[start of Dataset extract]

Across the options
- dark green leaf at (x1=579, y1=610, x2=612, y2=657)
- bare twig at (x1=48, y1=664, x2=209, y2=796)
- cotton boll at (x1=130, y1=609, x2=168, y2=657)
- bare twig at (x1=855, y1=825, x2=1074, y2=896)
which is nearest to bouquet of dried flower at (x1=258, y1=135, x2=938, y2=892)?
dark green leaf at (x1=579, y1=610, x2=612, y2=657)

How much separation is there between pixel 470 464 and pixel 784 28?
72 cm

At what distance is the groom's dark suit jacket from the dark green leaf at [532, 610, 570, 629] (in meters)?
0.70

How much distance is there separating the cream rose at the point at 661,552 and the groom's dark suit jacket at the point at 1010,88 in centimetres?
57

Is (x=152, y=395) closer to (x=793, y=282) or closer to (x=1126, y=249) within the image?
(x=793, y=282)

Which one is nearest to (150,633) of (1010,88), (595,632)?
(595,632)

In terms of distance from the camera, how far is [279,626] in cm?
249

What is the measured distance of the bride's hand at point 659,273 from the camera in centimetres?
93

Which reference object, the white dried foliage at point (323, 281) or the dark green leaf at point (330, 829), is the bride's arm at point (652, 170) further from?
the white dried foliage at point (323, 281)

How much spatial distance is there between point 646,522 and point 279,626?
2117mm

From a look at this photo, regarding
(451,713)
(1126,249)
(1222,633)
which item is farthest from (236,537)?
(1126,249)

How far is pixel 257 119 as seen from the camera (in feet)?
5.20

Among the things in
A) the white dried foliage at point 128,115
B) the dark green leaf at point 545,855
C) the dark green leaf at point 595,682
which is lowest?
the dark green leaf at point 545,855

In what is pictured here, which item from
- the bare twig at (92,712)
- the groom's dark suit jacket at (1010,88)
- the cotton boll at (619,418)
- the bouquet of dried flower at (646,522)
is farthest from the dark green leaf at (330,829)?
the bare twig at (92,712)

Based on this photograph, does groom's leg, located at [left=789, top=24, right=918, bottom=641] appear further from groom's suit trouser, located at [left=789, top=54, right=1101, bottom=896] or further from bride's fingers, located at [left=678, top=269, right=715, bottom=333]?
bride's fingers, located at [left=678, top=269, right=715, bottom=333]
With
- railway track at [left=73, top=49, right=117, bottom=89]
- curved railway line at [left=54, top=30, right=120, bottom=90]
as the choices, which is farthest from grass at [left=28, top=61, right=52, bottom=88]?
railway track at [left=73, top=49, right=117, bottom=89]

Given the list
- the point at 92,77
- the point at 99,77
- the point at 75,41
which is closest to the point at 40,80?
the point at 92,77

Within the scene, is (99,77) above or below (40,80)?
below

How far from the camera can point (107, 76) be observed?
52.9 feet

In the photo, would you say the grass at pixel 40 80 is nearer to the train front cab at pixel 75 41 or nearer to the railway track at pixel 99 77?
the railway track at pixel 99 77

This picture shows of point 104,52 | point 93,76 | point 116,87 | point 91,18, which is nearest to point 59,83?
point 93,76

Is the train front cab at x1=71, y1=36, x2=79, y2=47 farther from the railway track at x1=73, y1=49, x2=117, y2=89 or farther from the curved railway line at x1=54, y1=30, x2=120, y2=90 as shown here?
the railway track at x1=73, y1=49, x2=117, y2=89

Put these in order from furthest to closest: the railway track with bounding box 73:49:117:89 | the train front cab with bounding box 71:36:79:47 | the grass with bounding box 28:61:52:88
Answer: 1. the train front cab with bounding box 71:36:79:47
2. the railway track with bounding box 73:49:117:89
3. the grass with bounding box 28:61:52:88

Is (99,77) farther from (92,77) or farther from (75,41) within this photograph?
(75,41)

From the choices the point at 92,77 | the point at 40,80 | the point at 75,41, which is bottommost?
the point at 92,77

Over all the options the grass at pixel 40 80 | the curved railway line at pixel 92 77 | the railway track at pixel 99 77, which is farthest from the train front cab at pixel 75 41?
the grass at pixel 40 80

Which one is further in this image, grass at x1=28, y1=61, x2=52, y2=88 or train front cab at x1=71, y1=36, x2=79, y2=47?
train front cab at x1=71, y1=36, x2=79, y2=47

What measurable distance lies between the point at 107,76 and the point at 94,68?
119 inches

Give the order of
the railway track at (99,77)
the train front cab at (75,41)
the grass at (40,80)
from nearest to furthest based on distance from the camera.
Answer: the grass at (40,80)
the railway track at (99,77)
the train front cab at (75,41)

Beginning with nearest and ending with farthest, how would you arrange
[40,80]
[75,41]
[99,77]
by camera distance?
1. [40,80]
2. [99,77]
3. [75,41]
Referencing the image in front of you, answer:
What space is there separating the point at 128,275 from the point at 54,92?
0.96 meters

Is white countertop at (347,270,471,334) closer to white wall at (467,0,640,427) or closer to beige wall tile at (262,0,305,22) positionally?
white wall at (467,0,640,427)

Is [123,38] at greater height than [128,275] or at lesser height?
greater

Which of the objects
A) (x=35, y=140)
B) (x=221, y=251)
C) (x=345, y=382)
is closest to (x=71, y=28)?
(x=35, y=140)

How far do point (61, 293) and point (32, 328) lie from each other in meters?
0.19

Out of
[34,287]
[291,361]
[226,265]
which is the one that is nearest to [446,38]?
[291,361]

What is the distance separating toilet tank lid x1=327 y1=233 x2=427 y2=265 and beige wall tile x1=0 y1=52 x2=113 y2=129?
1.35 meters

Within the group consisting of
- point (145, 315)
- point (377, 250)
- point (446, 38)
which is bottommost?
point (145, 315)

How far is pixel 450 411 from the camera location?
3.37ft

[end of Dataset extract]

:: What you have to do ::
Starting at the line containing "What measurable distance" and ending at the last line of the listing, rewrite those lines with "beige wall tile" swapped for "tan wall tile" and everything else left unchanged.

:: Response to this task ::
What measurable distance lies between the point at 107,76 and the point at 94,68?
119 inches

Give the order of
the railway track at (99,77)
the train front cab at (75,41)
the grass at (40,80)
from nearest to furthest based on distance from the camera.
Answer: the grass at (40,80)
the railway track at (99,77)
the train front cab at (75,41)

Beginning with nearest and ending with farthest, how would you arrange
[40,80]
[75,41]
[99,77]
by camera distance?
1. [40,80]
2. [99,77]
3. [75,41]
Referencing the image in front of you, answer:
What space is there separating the point at 128,275 from the point at 54,92?
0.96 meters

Is white countertop at (347,270,471,334) closer to white wall at (467,0,640,427) or closer to tan wall tile at (262,0,305,22) positionally?
white wall at (467,0,640,427)

Is [123,38] at greater height than [128,275] or at lesser height?
greater

Which of the objects
A) (x=35, y=140)
B) (x=221, y=251)
C) (x=345, y=382)
is closest to (x=71, y=28)?
(x=35, y=140)

How far do point (61, 293) and point (32, 328) lie from each other in meters?
0.19

Out of
[34,287]
[291,361]
[226,265]
which is the one that is nearest to [446,38]?
[291,361]

What is the distance separating toilet tank lid x1=327 y1=233 x2=427 y2=265 and tan wall tile x1=0 y1=52 x2=113 y2=129?
1.35 meters

Within the group consisting of
- point (145, 315)
- point (377, 250)
- point (446, 38)
which is bottommost?
point (145, 315)

How far is pixel 450 411 from the camera location?
3.37ft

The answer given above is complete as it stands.